# Suicide Squad... (2016)



## WaylanderToo (Jan 20, 2016)

well I wasn't to bothered about this before - but this (set to Queen) has suddenly ramped up my interest levels


----------



## Juliana (Jan 20, 2016)

I just love this trailer... I've already watched it three times this morning.

My kids are so excited; the Joker is one of my son's fave DC characters and my daughter has always loved Harley Quinn. She's also a fan of Cara Delevingne, who plays Enchantress.

Only problem with the movie trailers so far: Harley's outfits are so awesome that my daughter wants to be her for this year's Halloween. Hoping I can pull it off!


----------



## Frost Giant (Jan 21, 2016)

Up until now the only DC films that impressed me were Nolan's Batman movies and The Watchmen. It seems like they may have done a good job developing this one, based on the previews.


----------



## BAYLOR (Jan 31, 2016)

Looks wonderfully twisted.


----------



## Camiedee (Feb 14, 2016)

I'm not sure about this movie, I think they might shove in too many character and not have long enough to make us care about them, but I'm still hopeful.


----------



## Brian G Turner (Dec 27, 2016)

Couldn't find a dedicated discussion for those who watched the film...

Anyway, watched it tonight with low expectations, and was pleasantly surprised. Some of the Enchantress stuff was silly, and the squad bonded a little too easily.

However, there was some great dialogue, great moral juxtapositions, and the whole thing worked far better than I was expecting.


----------



## Enforcer Productions (Jul 25, 2017)

Personally, I found it to be much better than the reviews would have people believe! Good style, humorous, plenty of action; what's not to like?

But then, I'm probably not the type who should be reviewing movies, so...


----------



## Moonbat (Aug 6, 2017)

I thought this was awful, I wanted to like it, but it just didn't hold up.
There were too many characters that weren't fleshed out well enough and the ones they did focus on (dead shot and Harlequin) didn't really develop through the story. I think DC are struggling with poor scripts. I expect this could have been a lot better.


----------



## Overread (Aug 6, 2017)

Moonbat said:


> I thought this was awful, I wanted to like it, but it just didn't hold up.
> There were too many characters that weren't fleshed out well enough and the ones they did focus on (dead shot and Harlequin) didn't really develop through the story. I think DC are struggling with poor scripts. I expect this could have been a lot better.

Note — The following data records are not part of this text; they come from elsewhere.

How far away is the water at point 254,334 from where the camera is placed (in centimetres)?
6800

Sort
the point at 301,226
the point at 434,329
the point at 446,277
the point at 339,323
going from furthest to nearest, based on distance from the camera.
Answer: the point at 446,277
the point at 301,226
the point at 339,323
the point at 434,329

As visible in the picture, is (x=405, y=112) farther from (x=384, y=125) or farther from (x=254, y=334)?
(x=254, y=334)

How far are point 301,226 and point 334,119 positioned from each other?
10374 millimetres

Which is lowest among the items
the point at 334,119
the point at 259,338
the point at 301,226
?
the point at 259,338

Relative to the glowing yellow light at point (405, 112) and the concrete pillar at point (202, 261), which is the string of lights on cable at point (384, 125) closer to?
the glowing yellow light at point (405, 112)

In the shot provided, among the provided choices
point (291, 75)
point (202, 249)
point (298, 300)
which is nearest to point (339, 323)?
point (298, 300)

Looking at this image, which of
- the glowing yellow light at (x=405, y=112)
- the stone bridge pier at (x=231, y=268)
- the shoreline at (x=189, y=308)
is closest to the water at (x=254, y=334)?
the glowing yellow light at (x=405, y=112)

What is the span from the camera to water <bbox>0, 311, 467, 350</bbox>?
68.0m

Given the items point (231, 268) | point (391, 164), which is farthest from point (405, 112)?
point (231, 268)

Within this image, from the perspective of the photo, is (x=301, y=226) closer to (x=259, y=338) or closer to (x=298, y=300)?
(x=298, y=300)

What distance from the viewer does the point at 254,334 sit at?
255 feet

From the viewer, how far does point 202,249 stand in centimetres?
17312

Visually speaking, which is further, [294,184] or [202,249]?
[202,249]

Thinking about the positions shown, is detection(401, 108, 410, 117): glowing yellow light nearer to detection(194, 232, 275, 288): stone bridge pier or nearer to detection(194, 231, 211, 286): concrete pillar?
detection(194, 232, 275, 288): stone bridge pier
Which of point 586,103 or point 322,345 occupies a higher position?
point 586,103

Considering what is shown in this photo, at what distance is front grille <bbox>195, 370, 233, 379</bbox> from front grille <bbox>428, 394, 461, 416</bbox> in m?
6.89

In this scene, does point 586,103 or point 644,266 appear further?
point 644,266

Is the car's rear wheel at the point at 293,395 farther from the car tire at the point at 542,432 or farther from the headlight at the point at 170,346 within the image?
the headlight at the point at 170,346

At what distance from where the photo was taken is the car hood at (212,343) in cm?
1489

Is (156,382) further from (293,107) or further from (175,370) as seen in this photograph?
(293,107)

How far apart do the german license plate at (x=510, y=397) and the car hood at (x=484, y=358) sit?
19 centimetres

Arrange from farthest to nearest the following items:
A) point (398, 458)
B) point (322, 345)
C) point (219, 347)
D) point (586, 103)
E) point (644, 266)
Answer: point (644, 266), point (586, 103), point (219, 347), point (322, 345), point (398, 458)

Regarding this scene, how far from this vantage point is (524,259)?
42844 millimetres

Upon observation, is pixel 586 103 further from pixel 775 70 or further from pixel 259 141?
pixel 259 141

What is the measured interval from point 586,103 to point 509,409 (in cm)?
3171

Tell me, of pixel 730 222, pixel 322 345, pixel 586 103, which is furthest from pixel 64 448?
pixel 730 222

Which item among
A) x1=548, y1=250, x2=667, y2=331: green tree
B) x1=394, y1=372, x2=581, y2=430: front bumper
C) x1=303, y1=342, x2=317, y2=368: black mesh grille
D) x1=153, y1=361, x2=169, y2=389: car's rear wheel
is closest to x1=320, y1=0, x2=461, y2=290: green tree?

This was very much my view and I also wanted to like this film
The problem is that barring Harly and the Joker, every other character in the film is a more minor superhero; and honestly Harly is kind of in the middle (big enough most people know of her; small enough that she's not really been in films). As a result anyone who isn't already a fan from before gets lost really fast and the characters feel quirky but totally under developed. They just tried to put way too much into a film script and time frame which resulted in a very rushed feeling. The setup of the team was so fast that they bonded without ever feeling like they bonded. 

I also felt like the main squad leader was a very flat character. He was in no way a leader and of all the actors had the least amount of presence to his character. He just didn't get your attention to the point where its actually hard to be interested in him as a character. That's a serious problem when he's supposed to be leading the charge.

Trying to fit an introduction; a bonding; a main destroy the world; a joker plot and everything else all at once - yah just way too much all at once. It might have worked if it was Joker, Penguin etc.... ergo big names that everyone knows and that you don't have to really spend a huge amount of time establishing; however then you'd really have had to have had a huge reason to unit them. 
But this was minor characters in terms of films and general media who people don't know the background of. 


It's a real shame as the overall concept of the film is fantastic; the idea and the much darker and brutal tone is really taking the franchise in a new direction. Having someone establish an anti-hero group when she, herself is very anti-hero (shooting all the staff who are not "cleared" and basically risking the squads life to save herself) is a really bold move in a movie industry focused on pure-good characters. Hopefully it might spawn a sequel or such


----------